A canícula é um período de calor intenso e prolongado, geralmente entre julho e agosto no Brasil, marcado por temperaturas acima da média e baixa umidade. Esse fenômeno é responsável por ondas de calor extremo, agravadas pelo aquecimento global, e traz impactos diretos à saúde, agricultura e abastecimento de água.
O que é a canícula?
A canícula corresponde a uma sequência de dias consecutivos com temperaturas elevadas e baixa umidade relativa do ar. No Brasil, costuma durar de 15 a 20 dias, especialmente no Centro-Oeste, Sudeste e Nordeste, ocorrendo geralmente entre o final de julho e início de agosto.

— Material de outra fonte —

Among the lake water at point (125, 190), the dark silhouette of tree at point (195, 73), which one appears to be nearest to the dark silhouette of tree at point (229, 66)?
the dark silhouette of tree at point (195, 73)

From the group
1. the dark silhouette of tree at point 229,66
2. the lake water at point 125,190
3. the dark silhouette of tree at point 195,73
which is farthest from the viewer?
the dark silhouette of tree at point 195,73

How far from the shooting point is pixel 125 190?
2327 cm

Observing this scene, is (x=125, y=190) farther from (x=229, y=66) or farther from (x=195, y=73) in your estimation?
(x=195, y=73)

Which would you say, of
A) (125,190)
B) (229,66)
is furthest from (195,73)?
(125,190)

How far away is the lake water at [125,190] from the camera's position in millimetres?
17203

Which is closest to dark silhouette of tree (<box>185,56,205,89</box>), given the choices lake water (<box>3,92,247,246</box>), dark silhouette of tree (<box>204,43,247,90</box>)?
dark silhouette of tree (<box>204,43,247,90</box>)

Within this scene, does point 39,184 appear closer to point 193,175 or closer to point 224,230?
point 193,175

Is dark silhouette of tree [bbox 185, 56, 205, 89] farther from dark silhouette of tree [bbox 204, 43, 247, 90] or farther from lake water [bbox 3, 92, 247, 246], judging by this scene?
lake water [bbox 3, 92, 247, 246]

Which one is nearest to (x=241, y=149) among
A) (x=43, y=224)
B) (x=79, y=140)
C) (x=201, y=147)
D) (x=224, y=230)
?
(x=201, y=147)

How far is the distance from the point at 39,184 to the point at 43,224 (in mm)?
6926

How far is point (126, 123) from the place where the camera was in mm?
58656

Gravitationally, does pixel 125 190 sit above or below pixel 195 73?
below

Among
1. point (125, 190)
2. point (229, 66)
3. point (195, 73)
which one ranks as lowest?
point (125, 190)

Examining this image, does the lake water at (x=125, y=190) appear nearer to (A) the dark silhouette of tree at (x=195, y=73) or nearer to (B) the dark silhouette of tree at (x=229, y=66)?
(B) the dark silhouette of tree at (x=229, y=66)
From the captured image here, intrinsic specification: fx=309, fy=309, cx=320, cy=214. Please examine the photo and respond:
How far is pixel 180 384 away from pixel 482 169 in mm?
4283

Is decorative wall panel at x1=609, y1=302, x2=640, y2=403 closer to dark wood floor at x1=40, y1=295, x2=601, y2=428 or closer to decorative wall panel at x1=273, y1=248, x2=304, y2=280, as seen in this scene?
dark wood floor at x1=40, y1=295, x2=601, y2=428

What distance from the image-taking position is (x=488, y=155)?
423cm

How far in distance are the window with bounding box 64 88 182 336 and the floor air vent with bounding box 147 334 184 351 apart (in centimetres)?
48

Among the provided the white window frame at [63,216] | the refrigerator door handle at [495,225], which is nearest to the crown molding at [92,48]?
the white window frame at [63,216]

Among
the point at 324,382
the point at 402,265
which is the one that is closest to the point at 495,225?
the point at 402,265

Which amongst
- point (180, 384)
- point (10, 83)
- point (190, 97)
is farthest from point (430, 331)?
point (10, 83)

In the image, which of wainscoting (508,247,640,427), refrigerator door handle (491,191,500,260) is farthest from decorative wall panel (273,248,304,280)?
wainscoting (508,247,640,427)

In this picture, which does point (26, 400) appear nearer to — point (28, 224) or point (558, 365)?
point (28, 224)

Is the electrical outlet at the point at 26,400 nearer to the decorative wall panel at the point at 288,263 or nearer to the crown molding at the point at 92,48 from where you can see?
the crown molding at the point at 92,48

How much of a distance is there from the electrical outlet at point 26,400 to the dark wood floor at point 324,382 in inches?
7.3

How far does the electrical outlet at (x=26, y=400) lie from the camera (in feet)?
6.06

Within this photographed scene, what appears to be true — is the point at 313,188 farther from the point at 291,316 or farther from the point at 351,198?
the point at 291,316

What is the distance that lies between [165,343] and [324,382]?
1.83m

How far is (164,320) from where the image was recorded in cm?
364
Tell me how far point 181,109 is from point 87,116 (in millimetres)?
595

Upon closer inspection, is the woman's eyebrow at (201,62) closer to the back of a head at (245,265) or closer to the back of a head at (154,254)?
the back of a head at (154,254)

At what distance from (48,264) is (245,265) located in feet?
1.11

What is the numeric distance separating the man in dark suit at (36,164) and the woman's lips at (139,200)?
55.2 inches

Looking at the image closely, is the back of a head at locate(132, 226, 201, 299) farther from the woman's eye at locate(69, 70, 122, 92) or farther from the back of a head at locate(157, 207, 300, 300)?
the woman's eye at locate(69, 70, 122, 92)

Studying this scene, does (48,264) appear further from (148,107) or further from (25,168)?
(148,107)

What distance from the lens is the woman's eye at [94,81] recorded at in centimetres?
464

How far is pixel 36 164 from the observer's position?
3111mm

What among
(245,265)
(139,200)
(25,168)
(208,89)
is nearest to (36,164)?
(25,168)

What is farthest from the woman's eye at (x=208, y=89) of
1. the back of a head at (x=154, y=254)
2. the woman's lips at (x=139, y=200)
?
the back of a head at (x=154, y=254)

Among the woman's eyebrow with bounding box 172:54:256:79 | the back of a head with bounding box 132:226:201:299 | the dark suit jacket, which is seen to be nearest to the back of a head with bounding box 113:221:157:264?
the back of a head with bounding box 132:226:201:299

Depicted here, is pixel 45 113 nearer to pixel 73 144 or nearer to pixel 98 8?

Esse intervalo é marcado pela ausência de chuvas e aumento da radiação solar, o que intensifica o calor e dificulta a dissipação do calor acumulado.
Como a canícula explica as ondas de calor extremo?
Durante a canícula, fatores como alta pressão atmosférica e baixa umidade impedem a formação de nuvens e chuvas, mantendo o céu limpo e o sol forte. O fenômeno do bloqueio atmosférico mantém o ar quente preso sobre uma mesma área, impedindo a chegada de frentes frias e prolongando o calor. Em anos de El Niño, a canícula pode ser ainda mais intensa. No Hemisfério Norte, ocorre no verão, entre julho e agosto, enquanto no Brasil é mais comum entre janeiro e fevereiro.
Impactos e consequências
As ondas de calor associadas à canícula têm efeitos diretos sobre a saúde, como aumento de até 50% no risco de infarto ou AVC durante extremos de calor. O consumo de energia cresce, reservatórios de água sofrem queda nos níveis e cidades enfrentam temperaturas mais altas devido ao efeito das ilhas de calor urbanas.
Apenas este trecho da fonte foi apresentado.